Mechanism Design-Based Secure Leader Election Model for Intrusion Detection in MANET

In this paper, we study leader election in the presence of selfish nodes for intrusion detection in mobile ad hoc networks (MANETs). To balance the resource consumption among all nodes and prolong the lifetime of an MANET, nodes with the most remaining resources should be elected as the leaders. However, there are two main obstacles in achieving this goal. First, without incentives for serving others, a node might behave selfishly by lying about its remaining resources and avoiding being elected. Second, electing an optimal collection of leaders to minimize the overall resource consumption may incur a prohibitive performance overhead, if such an election requires flooding the network. To address the issue of selfish nodes, we present a solution based on mechanism design theory.

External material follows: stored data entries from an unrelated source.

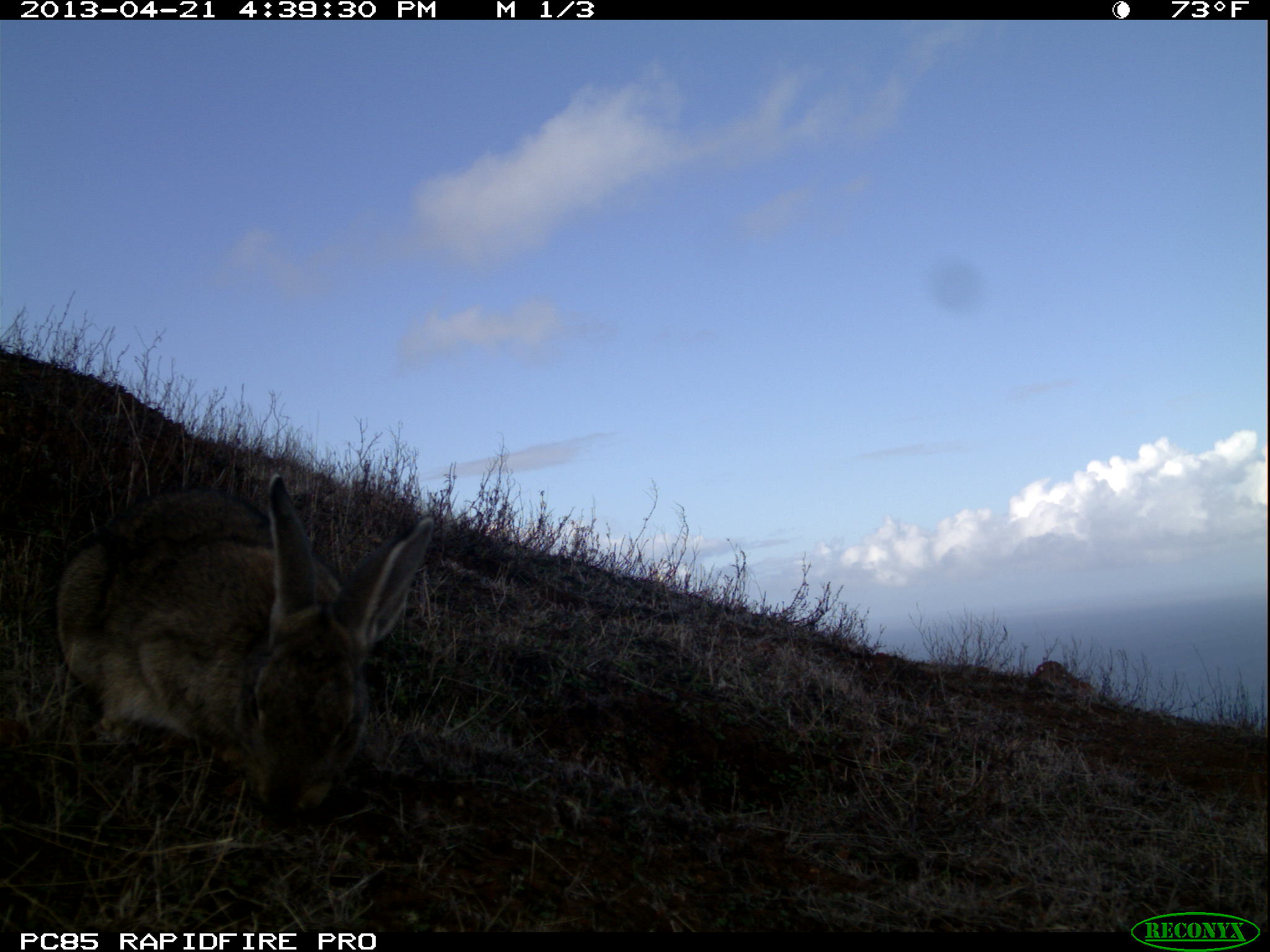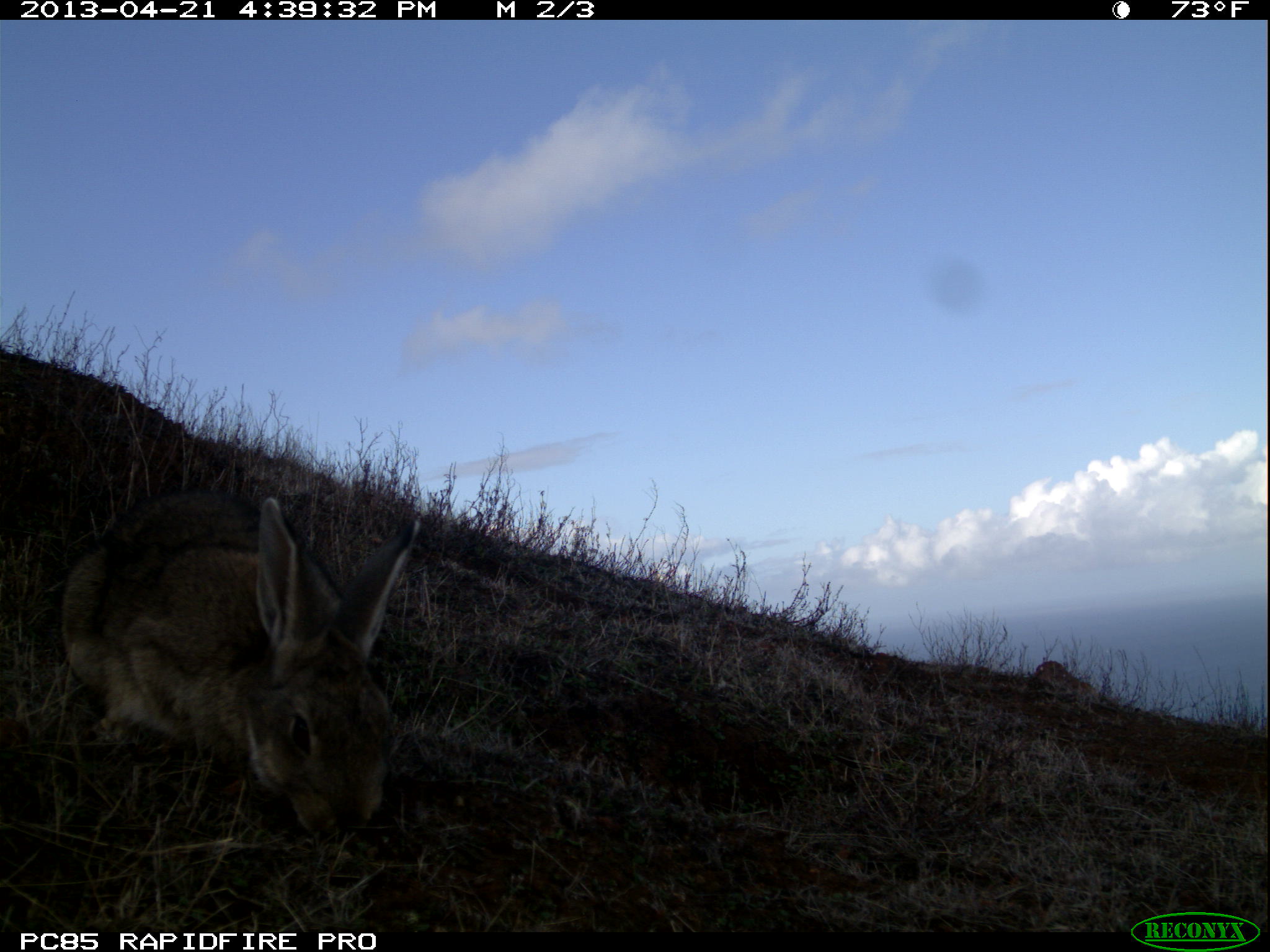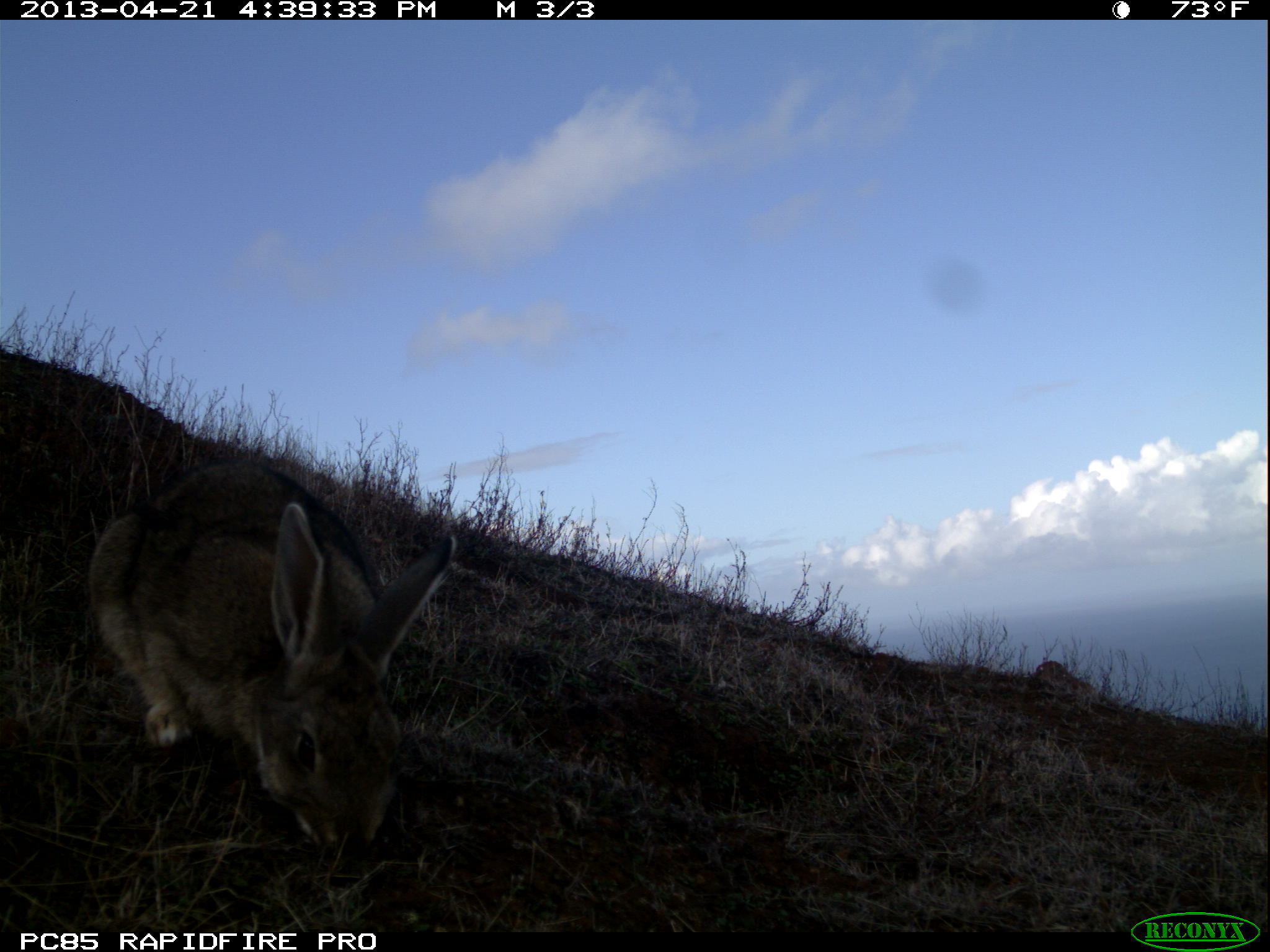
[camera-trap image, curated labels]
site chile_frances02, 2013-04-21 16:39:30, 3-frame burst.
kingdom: Animalia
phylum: Chordata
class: Mammalia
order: Lagomorpha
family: Leporidae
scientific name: Leporidae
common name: rabbits and hares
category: rabbit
Rabbit (rabbits and hares) (Leporidae).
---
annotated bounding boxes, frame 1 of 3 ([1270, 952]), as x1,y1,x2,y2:
rabbit: 46,472,433,828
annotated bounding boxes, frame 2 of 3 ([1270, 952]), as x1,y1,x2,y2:
rabbit: 53,484,412,852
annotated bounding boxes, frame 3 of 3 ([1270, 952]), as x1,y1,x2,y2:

More specifically, the solution provides nodes with incentives in the form of reputations to encourage nodes in honestly participating in the election process. The amount of incentives is based on the Vickrey, Clarke, and Groves (VCG) model to ensure truth-telling to be the dominant strategy for any node. To address the optimal election issue, we propose a series of local election algorithms that can lead to globally optimal election results with a low cost. We address these issues in two possible application settings, namely, Cluster-Dependent Leader Election (CDLE) and Cluster-Independent Leader Election (CILE). The former assumes given clusters of nodes, whereas the latter does not require any preclustering. Finally, we justify the effectiveness of the proposed schemes through extensive experiments.